Monday, March 12, 2012

Anytime someone is ordered to do something and not permitted to consult a lawyer, I think ‘draconian’ is a very fair description.

http://bit.ly/xfS4hJ

As currently written, C-30's non-disclosure provisions empower (but do not mandate) courts to compel ISPs, banks, journalists and anyone else subject to production or preservation orders or demands  in relation to the gamut of offences, not to reveal to anyone the contents — ​or even the existence — ​of those demands or orders  for the duration of the order.

Non-disclosure can be ordered if a judge or justice of the peace is satisfied that there are reasonable grounds to believe that such disclosure would "jeopardize the conduct of the investigation of the offence."

A lower standard appears to apply to police demands that computer data be preserved for up to 21 days (or up to 90 days for foreign offences). In such cases, police officers are authorized to "impose any conditions in the demand that they consider appropriate — ​including conditions prohibiting the disclosure of its existence or some or all of its contents."
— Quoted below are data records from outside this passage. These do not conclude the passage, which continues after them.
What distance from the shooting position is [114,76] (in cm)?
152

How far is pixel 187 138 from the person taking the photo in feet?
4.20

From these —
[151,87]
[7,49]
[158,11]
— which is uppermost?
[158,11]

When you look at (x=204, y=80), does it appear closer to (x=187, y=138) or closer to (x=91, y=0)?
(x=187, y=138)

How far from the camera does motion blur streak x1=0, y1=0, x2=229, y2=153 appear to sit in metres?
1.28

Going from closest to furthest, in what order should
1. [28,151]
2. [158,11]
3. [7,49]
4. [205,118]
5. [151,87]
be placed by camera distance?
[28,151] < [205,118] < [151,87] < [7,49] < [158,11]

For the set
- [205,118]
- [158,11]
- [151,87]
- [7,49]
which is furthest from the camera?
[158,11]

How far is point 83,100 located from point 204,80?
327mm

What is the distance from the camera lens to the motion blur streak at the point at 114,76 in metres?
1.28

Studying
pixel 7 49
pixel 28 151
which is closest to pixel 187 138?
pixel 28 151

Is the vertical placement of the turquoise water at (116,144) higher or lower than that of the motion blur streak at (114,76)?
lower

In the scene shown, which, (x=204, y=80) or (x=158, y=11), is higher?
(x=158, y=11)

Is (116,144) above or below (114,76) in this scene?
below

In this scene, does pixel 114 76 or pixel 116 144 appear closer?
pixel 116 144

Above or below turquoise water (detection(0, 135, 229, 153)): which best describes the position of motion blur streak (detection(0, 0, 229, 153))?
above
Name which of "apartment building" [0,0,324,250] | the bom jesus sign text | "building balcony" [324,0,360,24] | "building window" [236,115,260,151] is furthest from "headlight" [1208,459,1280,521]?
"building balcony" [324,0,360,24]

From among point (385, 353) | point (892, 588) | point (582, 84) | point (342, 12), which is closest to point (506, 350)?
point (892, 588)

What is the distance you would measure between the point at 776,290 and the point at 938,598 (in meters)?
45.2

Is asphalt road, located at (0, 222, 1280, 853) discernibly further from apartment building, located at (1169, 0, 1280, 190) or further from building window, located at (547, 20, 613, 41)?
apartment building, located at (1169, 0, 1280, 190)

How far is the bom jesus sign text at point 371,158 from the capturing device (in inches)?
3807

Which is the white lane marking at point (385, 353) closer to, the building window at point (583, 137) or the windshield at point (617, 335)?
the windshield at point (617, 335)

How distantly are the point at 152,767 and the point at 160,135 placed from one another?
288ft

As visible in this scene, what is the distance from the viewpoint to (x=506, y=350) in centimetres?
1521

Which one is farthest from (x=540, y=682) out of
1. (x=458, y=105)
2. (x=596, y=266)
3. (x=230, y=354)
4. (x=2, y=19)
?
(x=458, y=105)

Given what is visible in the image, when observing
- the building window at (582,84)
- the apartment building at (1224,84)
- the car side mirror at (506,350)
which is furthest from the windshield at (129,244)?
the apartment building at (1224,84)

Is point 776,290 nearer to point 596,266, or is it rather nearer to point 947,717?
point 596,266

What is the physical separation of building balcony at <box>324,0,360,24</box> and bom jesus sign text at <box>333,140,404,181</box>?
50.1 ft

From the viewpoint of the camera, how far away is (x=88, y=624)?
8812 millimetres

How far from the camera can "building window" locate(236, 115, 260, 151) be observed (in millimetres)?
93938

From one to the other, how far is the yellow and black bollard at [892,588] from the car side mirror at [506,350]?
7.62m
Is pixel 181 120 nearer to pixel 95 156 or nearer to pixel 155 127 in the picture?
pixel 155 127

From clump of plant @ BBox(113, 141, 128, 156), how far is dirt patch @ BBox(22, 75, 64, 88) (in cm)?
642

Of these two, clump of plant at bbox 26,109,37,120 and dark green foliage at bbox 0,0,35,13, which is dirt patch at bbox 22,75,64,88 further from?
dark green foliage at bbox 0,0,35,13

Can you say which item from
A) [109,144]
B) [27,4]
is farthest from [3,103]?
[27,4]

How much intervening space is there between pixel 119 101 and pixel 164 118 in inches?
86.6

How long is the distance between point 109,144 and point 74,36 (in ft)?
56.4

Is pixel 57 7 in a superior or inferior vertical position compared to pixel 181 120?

Micheal Vonn, policy director of the B.C. Civil Liberties Association, said the secrecy provisions are so sweeping on their face that they would ostensibly authorize police or courts to impose conditions gagging people from communicating with their lawyers — ​yet, Bill C-30 exposes them to fines or prison, or both, if they breach the non-disclosure orders without lawful excuse.

"We see no way that could be interpreted in any guise as good law under the Constitution," Vonn told The Lawyers Weekly. "Insofar as there is no explicit carve-out in the language of the bill as it currently stands for a person to contact their counsel, or to contact a lawyer to get advice on this, obviously that is hugely problematic."

Vonn said courts faced with the gag provisions might interpret them as always permitting consultation with counsel. But "the law is always best clear on its face, so that we don't get this horrendous chilling effect of people not contacting counsel when they had a right to do so because they didn't believe, in the language of the Act, that they had such a right," she said.

A former Ontario Bar Association president, James Morton of Toronto's Steinberg Morton, agreed. "It seems extraordinary that anyone could be subject to a mandatory process without having the right to consult with counsel to determine what their legal rights are," he said.

Morton suggested it might be "a drafting oversight" that Bill C-30 doesn't expressly recognize that gag orders may not prohibit consultation with counsel. (In response to court rulings, the U.S. Patriot Act, which also failed to make that exception to its gag provisions, was amended to do so in 2006).

"Certainly, as written, the bill would appear to give a remarkable power to police," Morton observed. "Anytime someone is ordered to do something by the state, and not permitted to consult a lawyer, I think 'draconian' is a very fair description."